Using the Perl regular expression search string
(?<!")\r\n|(?<!\r)\n|\r(?!\n) removes:
- a DOS line ending (carriage return + line-feed) when there is no double quote character preceding,
- a UNIX line ending (only line-feed without a preceding carriage return),
- a MAC line ending (only carriage return without a following line-feed).
This regular expression can be used for most CSV files with DOS line endings.
Please note that this regular expression does not remove DOS line breaks in double quoted CSV fields where a double quote character exists at end of a line inside the field like in following example:
Code: Select all
row 1 column 1,"row 1 column 2 with a ""double quoted string""
and a line break",row 1 column 3,"row 1 column 4 containing also a ""double quoted string"" but no line break"
row 2 column 1,row 2 column 2,row 2 column 3,row 2 column 4
Please read also
WikiPedia - Comma-separated values very carefully to understand the CSV file format.
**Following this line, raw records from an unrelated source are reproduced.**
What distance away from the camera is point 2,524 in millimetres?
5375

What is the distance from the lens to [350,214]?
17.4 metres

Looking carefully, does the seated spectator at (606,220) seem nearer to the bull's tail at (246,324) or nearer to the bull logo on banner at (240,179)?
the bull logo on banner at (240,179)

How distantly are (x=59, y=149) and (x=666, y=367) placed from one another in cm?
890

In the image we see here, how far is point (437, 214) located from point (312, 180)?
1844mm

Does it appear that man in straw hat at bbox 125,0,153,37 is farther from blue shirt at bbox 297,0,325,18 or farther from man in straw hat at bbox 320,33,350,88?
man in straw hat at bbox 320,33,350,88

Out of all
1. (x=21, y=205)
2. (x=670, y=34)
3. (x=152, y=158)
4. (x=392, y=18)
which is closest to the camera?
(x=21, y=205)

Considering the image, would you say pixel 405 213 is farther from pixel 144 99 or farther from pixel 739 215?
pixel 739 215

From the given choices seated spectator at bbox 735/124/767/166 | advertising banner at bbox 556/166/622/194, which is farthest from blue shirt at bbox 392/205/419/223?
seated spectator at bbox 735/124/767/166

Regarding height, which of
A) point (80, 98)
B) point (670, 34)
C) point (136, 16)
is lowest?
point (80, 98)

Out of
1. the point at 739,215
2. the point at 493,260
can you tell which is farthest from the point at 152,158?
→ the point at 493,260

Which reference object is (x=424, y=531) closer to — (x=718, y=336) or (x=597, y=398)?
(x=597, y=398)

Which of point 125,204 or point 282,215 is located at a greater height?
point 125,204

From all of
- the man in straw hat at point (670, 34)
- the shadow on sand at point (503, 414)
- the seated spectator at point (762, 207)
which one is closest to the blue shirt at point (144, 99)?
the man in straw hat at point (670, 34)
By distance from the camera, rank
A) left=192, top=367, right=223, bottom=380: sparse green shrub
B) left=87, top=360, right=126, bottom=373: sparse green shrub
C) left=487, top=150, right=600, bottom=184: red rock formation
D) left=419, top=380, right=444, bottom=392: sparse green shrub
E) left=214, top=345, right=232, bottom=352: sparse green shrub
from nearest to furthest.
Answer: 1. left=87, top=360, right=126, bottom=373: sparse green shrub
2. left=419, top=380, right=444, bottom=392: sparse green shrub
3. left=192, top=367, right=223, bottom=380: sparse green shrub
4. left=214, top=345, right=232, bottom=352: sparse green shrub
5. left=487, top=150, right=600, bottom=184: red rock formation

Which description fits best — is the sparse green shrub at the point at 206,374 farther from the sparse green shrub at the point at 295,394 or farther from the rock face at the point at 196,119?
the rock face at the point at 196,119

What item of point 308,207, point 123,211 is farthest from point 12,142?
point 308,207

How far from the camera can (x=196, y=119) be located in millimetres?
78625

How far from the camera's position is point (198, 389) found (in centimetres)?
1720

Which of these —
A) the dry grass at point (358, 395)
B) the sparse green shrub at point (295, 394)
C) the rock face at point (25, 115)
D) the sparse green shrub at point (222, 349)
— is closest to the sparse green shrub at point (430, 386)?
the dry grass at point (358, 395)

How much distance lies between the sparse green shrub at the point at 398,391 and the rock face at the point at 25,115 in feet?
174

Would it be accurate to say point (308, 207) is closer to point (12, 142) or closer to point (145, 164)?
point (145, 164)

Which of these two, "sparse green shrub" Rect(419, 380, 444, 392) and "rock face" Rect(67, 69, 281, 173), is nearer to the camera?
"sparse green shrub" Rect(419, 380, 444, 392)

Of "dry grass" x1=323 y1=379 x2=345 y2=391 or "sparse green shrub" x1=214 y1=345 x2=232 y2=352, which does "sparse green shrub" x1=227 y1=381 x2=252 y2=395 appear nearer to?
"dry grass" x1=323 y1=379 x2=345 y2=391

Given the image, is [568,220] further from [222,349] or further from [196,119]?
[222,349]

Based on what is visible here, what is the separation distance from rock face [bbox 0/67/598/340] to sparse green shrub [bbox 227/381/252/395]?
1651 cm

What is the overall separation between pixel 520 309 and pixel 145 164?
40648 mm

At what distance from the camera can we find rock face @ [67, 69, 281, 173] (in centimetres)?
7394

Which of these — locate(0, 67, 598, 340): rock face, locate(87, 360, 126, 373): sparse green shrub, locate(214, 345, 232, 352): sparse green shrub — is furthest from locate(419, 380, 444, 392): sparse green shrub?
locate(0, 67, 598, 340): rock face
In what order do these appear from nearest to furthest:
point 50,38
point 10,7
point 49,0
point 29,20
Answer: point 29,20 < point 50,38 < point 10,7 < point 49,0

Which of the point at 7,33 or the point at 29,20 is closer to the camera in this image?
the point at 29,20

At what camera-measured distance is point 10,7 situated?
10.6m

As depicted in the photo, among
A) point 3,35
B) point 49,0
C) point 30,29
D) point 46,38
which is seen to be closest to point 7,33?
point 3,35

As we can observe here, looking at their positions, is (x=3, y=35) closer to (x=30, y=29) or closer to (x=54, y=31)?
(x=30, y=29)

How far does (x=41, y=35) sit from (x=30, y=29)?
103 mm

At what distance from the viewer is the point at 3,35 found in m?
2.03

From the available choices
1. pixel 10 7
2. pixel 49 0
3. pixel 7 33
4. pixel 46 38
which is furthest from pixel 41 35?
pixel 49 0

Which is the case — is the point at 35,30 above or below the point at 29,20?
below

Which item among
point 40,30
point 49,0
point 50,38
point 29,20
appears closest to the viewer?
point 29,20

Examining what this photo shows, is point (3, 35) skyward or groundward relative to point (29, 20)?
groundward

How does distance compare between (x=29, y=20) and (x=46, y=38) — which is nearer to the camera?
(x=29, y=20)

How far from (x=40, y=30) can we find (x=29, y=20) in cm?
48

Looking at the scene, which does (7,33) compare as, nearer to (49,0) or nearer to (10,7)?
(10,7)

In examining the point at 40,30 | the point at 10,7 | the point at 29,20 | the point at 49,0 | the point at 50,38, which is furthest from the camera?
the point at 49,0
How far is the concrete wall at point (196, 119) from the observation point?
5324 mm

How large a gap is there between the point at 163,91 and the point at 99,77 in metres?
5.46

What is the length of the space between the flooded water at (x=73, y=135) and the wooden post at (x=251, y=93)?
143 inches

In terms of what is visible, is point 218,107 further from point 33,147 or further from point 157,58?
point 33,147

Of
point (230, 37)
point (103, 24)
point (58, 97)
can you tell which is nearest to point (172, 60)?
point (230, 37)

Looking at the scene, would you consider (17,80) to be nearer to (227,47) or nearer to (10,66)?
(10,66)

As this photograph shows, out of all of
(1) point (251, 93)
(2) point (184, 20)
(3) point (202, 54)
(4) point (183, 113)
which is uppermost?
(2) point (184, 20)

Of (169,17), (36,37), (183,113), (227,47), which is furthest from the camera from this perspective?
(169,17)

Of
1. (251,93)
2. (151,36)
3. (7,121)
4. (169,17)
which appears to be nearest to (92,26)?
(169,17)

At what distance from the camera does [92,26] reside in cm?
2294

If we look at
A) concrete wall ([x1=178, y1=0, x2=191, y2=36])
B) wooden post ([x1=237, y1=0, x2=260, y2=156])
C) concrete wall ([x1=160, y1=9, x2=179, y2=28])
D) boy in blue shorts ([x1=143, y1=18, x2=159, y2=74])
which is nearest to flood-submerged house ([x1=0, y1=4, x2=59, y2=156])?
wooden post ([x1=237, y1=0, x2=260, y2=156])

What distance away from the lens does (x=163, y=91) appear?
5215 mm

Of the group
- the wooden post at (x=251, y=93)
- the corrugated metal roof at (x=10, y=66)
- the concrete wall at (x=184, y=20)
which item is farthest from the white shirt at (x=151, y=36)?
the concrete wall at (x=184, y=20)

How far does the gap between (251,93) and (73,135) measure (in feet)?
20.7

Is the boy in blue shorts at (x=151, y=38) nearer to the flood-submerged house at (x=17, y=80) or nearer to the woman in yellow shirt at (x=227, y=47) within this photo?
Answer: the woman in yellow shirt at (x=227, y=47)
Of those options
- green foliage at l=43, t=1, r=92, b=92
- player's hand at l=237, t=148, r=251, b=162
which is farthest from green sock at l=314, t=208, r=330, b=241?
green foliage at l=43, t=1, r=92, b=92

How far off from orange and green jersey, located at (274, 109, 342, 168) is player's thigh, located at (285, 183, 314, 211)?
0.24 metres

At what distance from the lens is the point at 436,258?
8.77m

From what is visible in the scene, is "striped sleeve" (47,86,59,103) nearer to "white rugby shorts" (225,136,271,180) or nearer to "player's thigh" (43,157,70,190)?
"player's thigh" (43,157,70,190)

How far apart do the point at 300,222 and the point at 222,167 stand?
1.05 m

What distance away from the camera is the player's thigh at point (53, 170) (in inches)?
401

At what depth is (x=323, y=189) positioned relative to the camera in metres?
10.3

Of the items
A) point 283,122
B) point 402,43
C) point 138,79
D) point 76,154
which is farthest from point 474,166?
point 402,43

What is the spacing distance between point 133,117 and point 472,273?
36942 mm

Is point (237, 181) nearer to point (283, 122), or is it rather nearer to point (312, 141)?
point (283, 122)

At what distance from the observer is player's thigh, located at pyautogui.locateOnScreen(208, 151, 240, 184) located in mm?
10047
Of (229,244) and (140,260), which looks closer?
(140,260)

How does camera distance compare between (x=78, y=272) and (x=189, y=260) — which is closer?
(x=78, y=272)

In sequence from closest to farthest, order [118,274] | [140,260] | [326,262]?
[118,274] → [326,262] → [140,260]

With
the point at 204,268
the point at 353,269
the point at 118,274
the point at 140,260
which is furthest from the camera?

Normally when a line break in a field in Excel is entered with ALT+RETURN and the Excel file is saved as CSV file, Excel will double quote this field and use a line-feed without preceding carriage return character as line break, whereas the row itself is terminated with carriage return + line-feed. Example:
"row 1 column 1 text in line 1
LFtext in line 2
LFtext in line 3",row 1 column 2 text,row 1 column 3 value
CRLF
"row 2 column 1 text,"row 2 column 2 text in line 1
LFtext in line 2",row 2 column 3 value
CRLF
Using the second expression in the Perl OR expression is therefore normally enough to delete all line breaks in fields when the CSV file was opened with the configuration settings
Never prompt to convert files to DOS format and
Only recognize DOS terminated lines (CR/LF) as new lines for editing enabled at
Advanced - Configuration - File Handling - DOS/UNIX/MAC Handling. The line-feeds in the CSV file without a preceding carriage return are displayed with this configuration setting as rectangles.
Many thanks to pietzcker who posted all 3 expressions which I have just combined here into 1 OR expression.